Calculation of specification limits for manufacturing yield

[Angelo2Raffa2]

Dear expert, I need to understand how calculate the specification limits for manufacturing yield.
I have only four value as dataset. They are related to first batches manufactured to validate the manufacturing line.
The data are the following: 87% - 92% - 93% - 90%.
I don’t know the minimum dataset size needed to calculate the specification limits and the approach to apply.
Is there someone that help me?
Thank you very much!

 

[Bev D]

Is this some kind of homework assignment?

There are no specification limits for manufacturing yield.

If this is a PQ build or a ‘design’ requirement (related to the target profitability and availability usually set by the product owner/marketing) then the minimum yield is set PRIOR to manufacturing not from actual yields.

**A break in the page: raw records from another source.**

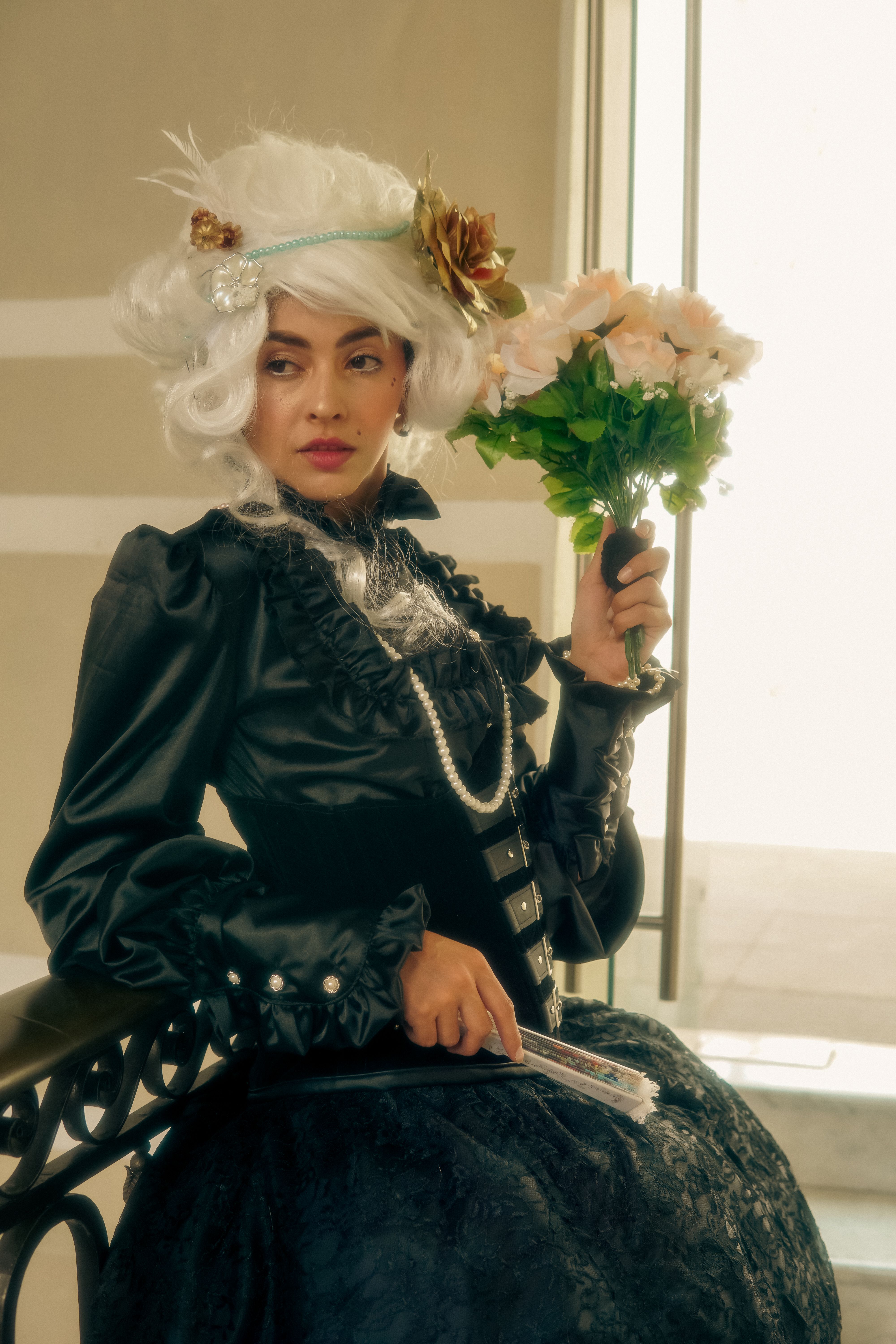 A stylish woman in vintage attire posing with a bouquet indoors.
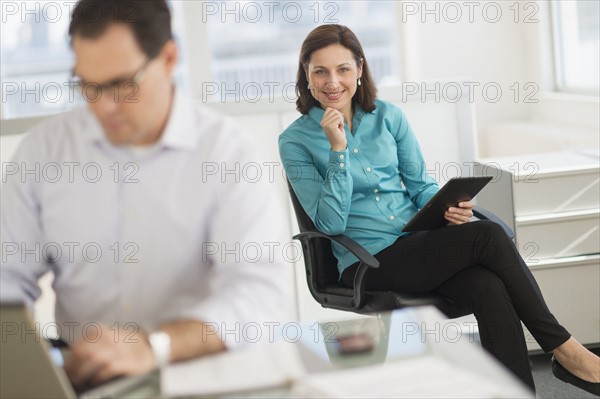 Businessman and businesswoman working in office.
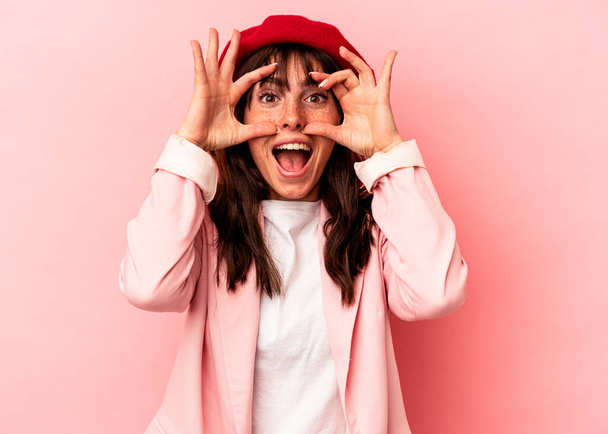 Молода аргентинка, ізольована на рожевому фоні, тримає очі відкритими, щоб мати успіх.. - Фото, зображення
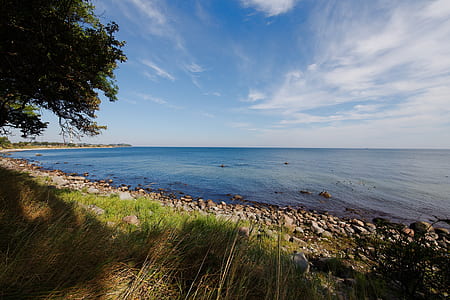body of water next to rock formations thumbnail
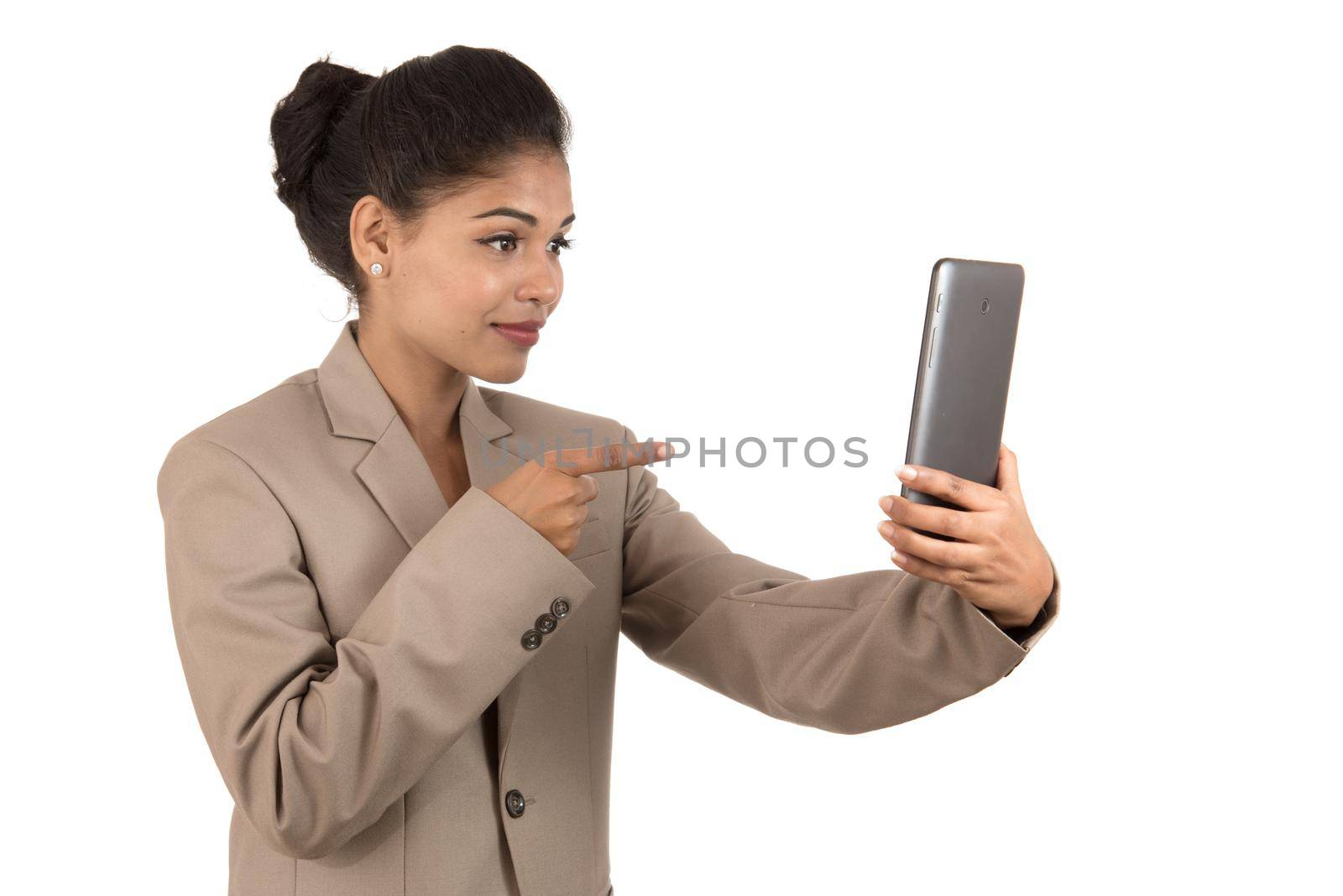 Beautiful woman talking in a video conference online by using smartphone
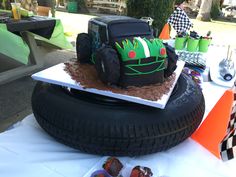 there is a cake made to look like a tractor on top of a large tire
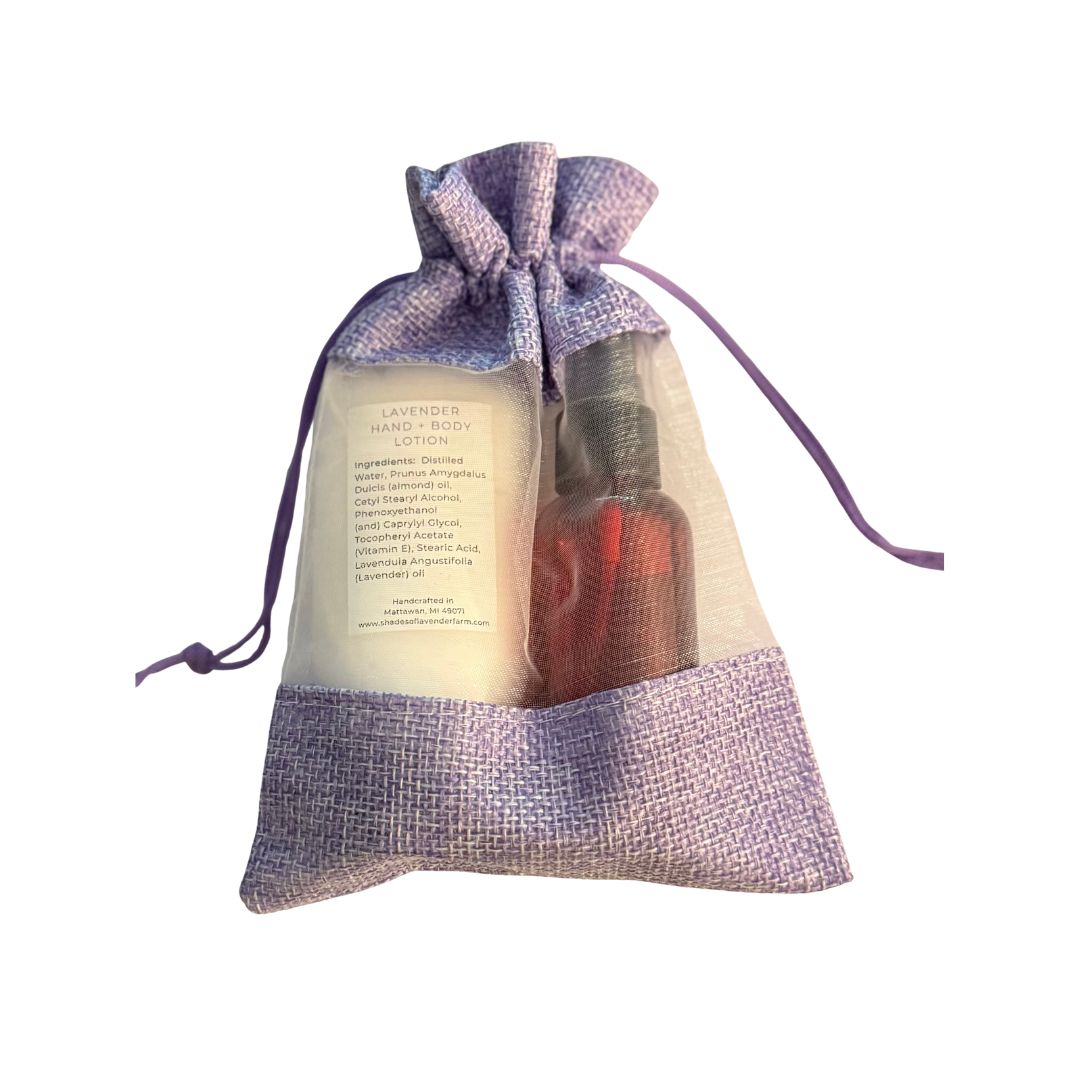 Drawstring bag with lavender-scented hand and body products on a white background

If you are trying to set control limits for yield you need to know both the numerator and denominator of the yields.
In any case, while there is no real precise sample size, 4 samples is too few.

So what are really trying to do?

 

[Angelo2Raffa2]

I need to create a control chart to monitor the parameter (filling yield). I have at the numerator the number of units filled and at the denominator the theoretical solution before of the filling step.
We are thinking to calculate the action/specification limits in order to consider them during of the manufacturing.
The batch size is not the same; it change.

 

[Bev D]

So words matter. Action limits, specification limits and control limits all have very different meanings. If you are creating a “control chart” then you will be calculating control limits. There are very specific formulas and rules for this. If you are trying to monitor your process to determine when you need to action because the process has changed then specification limits and the ill advised action limits are not appropriate.

Although I’m not sure you are calculating the yield correctly (it’s not the ways I would normally calculate fill yield) it might still work for your needs. I would probably recommend using a “Individuals, Moving Range chart” (aka I, MR or X, MR chart). Hte applicable formulas are readily available on the web. OR you can go to SPCPress.com to see Dr. Donald Wheeler’s papers on I, MR chart (I do recommend this)

You can start calculating limits at 10 batches (anything before that is probably too soon) and then adjust as you get to 20 batches…

Control charts are not easy. They are not a cut and paste thing. They are complex. Do your research.

 

[Angelo2Raffa2]

Thank you for your explanation.
We use the control chart to monitor shift/trend an we’ll use the individual chart.
We are thinking to have the specification limits and entered in the frame of working instruction to use during the manufacturing. While the control chart we cannot have the possibility to see them during
If I consider 10 batches to calculate the specification limits, please can you suggest me how calculltate them?
Thank you

 

[Bev D]

NO SPECIFICATION ONLY CONTROL LIMITS

 

[Bev D]

If you need a specification for the individual containers you have to set that not calculate from yield. For example a 12 ounce beer bottle has a min fill spec of 12 ounces. And a max that is less than an overfill

There can be no spec on yield. Maybe a goal or target. But again you set that. And it isn’t a control limit

 

[brionhurley]

You might also consider a p-chart to monitor yields (or defect rates), as the I-mR chart can signal more out of control conditions the closer it gets to 100% (nonnormal distribution).

 

[Bev D]

You might also consider a p-chart to monitor yields (or defect rates), as the I-mR chart can signal more out of control conditions the closer it gets to 100% (nonnormal distribution).

Actually it’s the other way around. The p chart is based on the estimation to the Normal (binomial distribution) AND that the defect rate is at least 5%. The closer it gets to 0 or 100% the further the binomial deviates from an approximation of the Normal. The I, MR chart is very robust for ANY distribution like other Shewhart charts.

 

[brionhurley]

Why I like that the p-chart is that it doesn't give lower control limits below zero, where I-mR can require the control limits to be manually adjusted (set UCL at 100% or LCL at 0%) since the software programs don't know it is binary data, and it can give limits above 100% and below 0%. I also don't like treating yield data equivalent to continuous data, but that could just be my bias.

What would be the best recommendation for P vs Laney P' vs I-mR when using pass/fail (binary) data?

• You can typically use the I-mR chart for pass/fail data except when there are dramatic changes in sample sizes in each subgroup (then p-chart might be better)
• You could also use a p-chart if % defective (p) is at least 5% (or success rate is less than 95%) and n*p or n*(1-p) is greater than or equal to 5 for each subgroup
  • If the p-chart identifies lots of outliers (due to more variation than assumed by the binomial), then consider Laney P' chart to handle overdispersion or underdispersion

Does this sound correct, or if not, what would you change?